例6、杨女,46岁。1990年5月14日初诊。自诉:失眠、腹胀便溏3月余。脑部检查提示:①脑动脉轻度硬化;②脑供血不足。服谷维素、维生素C、维生素B1、安定片及神经衰弱丸治疗不效。刻诊:失眠,萎靡,头晕胀痛,记忆力锐减;脘痞,纳差,食则欲呕,肠鸣便溏,日2~3次;舌淡,苔薄白,脉弦滑。肝功能正常。证属寒热痞结,胃气不和。治以调中散结,消痞和胃。半夏泻心汤化裁。
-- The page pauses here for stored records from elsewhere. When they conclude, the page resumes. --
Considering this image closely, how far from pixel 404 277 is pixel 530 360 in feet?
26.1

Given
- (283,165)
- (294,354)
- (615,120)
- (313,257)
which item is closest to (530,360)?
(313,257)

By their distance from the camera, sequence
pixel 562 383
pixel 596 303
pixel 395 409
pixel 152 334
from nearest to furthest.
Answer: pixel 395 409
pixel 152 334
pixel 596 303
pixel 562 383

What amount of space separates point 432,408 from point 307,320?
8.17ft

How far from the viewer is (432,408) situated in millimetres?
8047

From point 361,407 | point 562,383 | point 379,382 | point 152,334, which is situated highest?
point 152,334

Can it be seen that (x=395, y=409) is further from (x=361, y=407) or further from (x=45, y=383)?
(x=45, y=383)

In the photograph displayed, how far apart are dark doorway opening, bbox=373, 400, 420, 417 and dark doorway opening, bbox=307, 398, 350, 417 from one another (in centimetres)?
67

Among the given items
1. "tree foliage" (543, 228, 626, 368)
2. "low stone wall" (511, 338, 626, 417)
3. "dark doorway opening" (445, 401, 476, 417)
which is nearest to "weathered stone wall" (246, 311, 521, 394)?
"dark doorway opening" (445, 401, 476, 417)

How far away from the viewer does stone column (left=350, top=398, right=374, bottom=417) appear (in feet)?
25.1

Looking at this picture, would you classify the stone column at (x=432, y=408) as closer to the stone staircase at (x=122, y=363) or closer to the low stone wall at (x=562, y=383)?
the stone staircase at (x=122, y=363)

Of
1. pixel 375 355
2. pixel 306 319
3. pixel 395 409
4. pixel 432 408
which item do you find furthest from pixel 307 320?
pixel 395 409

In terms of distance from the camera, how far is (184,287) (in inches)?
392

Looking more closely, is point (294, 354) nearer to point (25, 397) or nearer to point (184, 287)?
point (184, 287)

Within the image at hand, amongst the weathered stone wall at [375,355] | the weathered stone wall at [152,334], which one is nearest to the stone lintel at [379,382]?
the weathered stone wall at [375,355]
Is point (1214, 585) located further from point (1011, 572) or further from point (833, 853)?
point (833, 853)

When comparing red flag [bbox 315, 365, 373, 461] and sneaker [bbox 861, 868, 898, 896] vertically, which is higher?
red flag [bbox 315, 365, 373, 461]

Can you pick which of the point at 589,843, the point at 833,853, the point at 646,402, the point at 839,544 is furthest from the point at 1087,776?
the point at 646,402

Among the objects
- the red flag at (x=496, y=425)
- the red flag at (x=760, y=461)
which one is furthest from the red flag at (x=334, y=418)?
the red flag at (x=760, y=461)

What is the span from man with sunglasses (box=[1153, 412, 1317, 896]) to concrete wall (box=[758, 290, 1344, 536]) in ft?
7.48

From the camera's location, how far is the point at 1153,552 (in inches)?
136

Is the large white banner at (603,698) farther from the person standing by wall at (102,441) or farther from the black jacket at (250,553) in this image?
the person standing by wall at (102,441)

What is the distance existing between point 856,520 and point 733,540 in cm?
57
处方:半夏、党参、黄芩、黄连各10克,干姜、桂枝、甘草各8克,大枣5枚。水煎日服1剂。3剂即能安寐5小时许,余症悉减。原方加龙骨、牡蛎(二药先煎)各15克,炒枣仁、远志、夜交藤、合欢花各10克,继服3剂,病遂愈。

七、中焦虚寒

由于中焦虚寒而胃不和则卧不安导致的神经衰弱,多缘素体中阳不足,或过食生冷,寒凉之物戕伤中阳,阳虚阴盛,浊阴扰胃所致。治以温阳建中和胃。黄芪建中汤为其代表方。

例7、朱女,45岁。1976年3月24日初诊。自诉:失眠两年余,服柏子养心、天王补心等丸药及调节神经之西药无效。有十二指肠溃疡宿九,日服疏肝健胃丸和胃溃疡宁2次。刻诊:失眠多梦,腹绵痛,喜温按;肢凉喜暖,神;疲乏力;头晕胀痛、记忆力极差;舌淡、苔白,脉沉迟无力,证属中焦虚寒、胃气不和。治以温补中阳,建中和胃。黄芪建中汤化裁。处方:黄芪、丹参、百合各30克,人参(先煎)、桂枝、良姜、香附、乌药各10克,白芍20克,炙甘草8克,大枣6枚。水煎日服一剂。六剂夜寐转佳,胃痛诸证均缓。原方增损继用三周夜寐正常,余症均明显改善。后以香砂六君子丸调养胃气,3月而安。

八、中土阴虚

由于中土阴虚而胃不和则卧不安导致的神经衰弱,多缘胃病既久,过服香燥,损津耗液;或素体胃阴不足、浸亏液少所致。《金匮》麦门冬汤为其代表方剂。

例8、深男,46岁,1987年11月26日初诊。自诉:1986年9月12日胃镜检查提示:慢性浅表萎缩性胃炎,以摩罗丹合参苓白术丸治疗不效。半年来入寐艰难,并日趋严重。刻诊:夜难入寐而烦燥,胃中绵绵灼痛似饥,嘈杂泛酸,食欲不振,形瘦神疲,四肢麻木,头晕脑胀,记忆力大减;舌红降,苔薄黄微干,脉细数。证属中土阴虚,胃气不和。治以滋润中土,养阴和胃《金匮》麦门冬汤化裁。处方:生地、元参、麦冬、百合、乌贼骨、煅瓦楞、龙骨、牡蛎(上四药先煎)各30克北沙参、淮山药、乌药、石斛、白芍、半夏、黄连各12克,苏叶、凹茱萸各4克。水煎日服1剂。药进2周,睡眠明显好转,余症大减。原方随症增损调治3个月,余症基本治愈。

结语

综观以上8证的论述,其病因、病机显然不同。但同属胃不和引起卧不安而导致的神经衰弱。因此,分别以清热化湿、祛痰化浊、清泄郁热、消食导滞、通腑开壅、消痞降逆、温阳建中、滋润中土等法,使胃气调和收功。这充分体现了同病异治的临床意义。再者,由于目前人民生活水平的不断提高,因此,临床所见的神经衰弱患者以实证居多。若盲目地认为衰弱属虚而用补,则必犯实实或误补益疾之戒。上述1~5症尤可明鉴。总之,凡由胃不和引起的卧不安而导致的神经衰弱,临床只要辩证准确无误,不为衰弱、不足所囿,恰当、灵活地运用以上诸法,使胃气调和、升降有序,卧不安则可不治自愈,而神经衰弱亦可随之得到缓解。病愈后,再酌情加以味保和丸、越鞠保和丸,或香砂养胃丸、参苓白术丸调和胃气,可巩固疗效,减少复发。